▶ _Source_:
▼

Homework - write a partitioned calendar aggregate
Goal
Create a second script that:
- reads
"unrestricted-raw-zone"."universal_calendar" - creates a monthly aggregate
- writes to
s3://dataplatform-stg-refined-zone/data-and-insight/testing/demo/ - registers a new table in
"data-and-insight-refined-zone" - partitions the output by
["import_year", "import_month", "import_day", "import_date"]
Use your own name in the table name. For example, Jane Smith should use:
TABLE_NAME = "test_jane_smith_demo_calendar_monthly_partitioned"
Do not use tian unless your name is Tian.
Task
Copy universal_calendar_demo.py into a new file:
universal_calendar_homework.py
Change these values:
TABLE_NAME = "test_your_name_demo_calendar_monthly_partitioned"
PARTITION_COLUMNS = ["import_year", "import_month", "import_day", "import_date"]
Change the SQL so it aggregates by year and month:
SELECT
year(CAST(date_iso AS timestamp)) AS calendar_year,
month(CAST(date_iso AS timestamp)) AS calendar_month,
count(*) AS day_count,
sum(CASE WHEN bank_holiday_flag THEN 1 ELSE 0 END) AS bank_holiday_count
FROM "unrestricted-raw-zone"."universal_calendar"
WHERE date_iso IS NOT NULL
GROUP BY 1, 2
ORDER BY 1, 2
Before writing the parquet, add the partition columns:
from datetime import date
today = date.today()
df["import_year"] = today.year
df["import_month"] = today.month
df["import_day"] = today.day
df["import_date"] = today.isoformat()
Add this line to wr.s3.to_parquet:
partition_cols=PARTITION_COLUMNS,
Check
Run:
py .\universal_calendar_homework.py
Then check the table in Athena:
SELECT *
FROM "data-and-insight-refined-zone"."test_your_name_demo_calendar_monthly_partitioned"
LIMIT 10;
You should also see partition folders in S3, for example:
import_year=2026/import_month=5/import_day=19/import_date=2026-05-19/

▲

▶ _Set tasks_:
1. In the homework, what file name should the copy of universal_calendar_demo.py be given?
2. Write out the homework from "Homework - write" up to and including "name is Tian.", substituting "weekly aggregate" for "monthly aggregate".
Answer from the homework text alone.

▶ _Recorded information_:

▼

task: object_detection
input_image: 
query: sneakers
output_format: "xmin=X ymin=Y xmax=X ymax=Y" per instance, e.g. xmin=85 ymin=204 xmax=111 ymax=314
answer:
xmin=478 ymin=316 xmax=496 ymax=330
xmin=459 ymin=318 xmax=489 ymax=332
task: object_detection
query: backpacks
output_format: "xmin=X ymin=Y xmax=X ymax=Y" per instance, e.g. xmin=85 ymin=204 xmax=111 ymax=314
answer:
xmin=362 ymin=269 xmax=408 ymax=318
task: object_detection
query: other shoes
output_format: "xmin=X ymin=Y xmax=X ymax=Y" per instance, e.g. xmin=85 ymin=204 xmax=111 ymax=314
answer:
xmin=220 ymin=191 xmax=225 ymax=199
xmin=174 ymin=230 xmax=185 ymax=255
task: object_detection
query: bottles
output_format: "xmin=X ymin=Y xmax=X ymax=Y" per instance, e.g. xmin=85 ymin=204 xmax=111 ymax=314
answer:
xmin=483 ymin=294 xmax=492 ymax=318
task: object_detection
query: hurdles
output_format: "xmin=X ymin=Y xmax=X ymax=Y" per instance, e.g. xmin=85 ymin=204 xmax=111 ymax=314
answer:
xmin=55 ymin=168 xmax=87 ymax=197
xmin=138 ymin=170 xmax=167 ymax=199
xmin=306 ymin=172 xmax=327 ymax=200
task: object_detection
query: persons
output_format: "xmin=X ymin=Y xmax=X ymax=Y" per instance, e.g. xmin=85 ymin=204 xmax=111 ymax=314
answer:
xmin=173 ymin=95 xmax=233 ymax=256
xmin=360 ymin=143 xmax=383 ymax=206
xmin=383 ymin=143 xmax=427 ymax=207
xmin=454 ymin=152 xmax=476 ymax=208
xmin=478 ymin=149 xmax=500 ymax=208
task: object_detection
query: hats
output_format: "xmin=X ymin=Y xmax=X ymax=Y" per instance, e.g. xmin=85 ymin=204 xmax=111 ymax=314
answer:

▲

▶ _Solutions to the problems_:
1. universal_calendar_homework.py

2.
Homework - write a partitioned calendar aggregate
Goal
Create a second script that:
- reads
"unrestricted-raw-zone"."universal_calendar" - creates a weekly aggregate
- writes to
s3://dataplatform-stg-refined-zone/data-and-insight/testing/demo/ - registers a new table in
"data-and-insight-refined-zone" - partitions the output by
["import_year", "import_month", "import_day", "import_date"]
Use your own name in the table name. For example, Jane Smith should use:
TABLE_NAME = "test_jane_smith_demo_calendar_monthly_partitioned"
Do not use tian unless your name is Tian.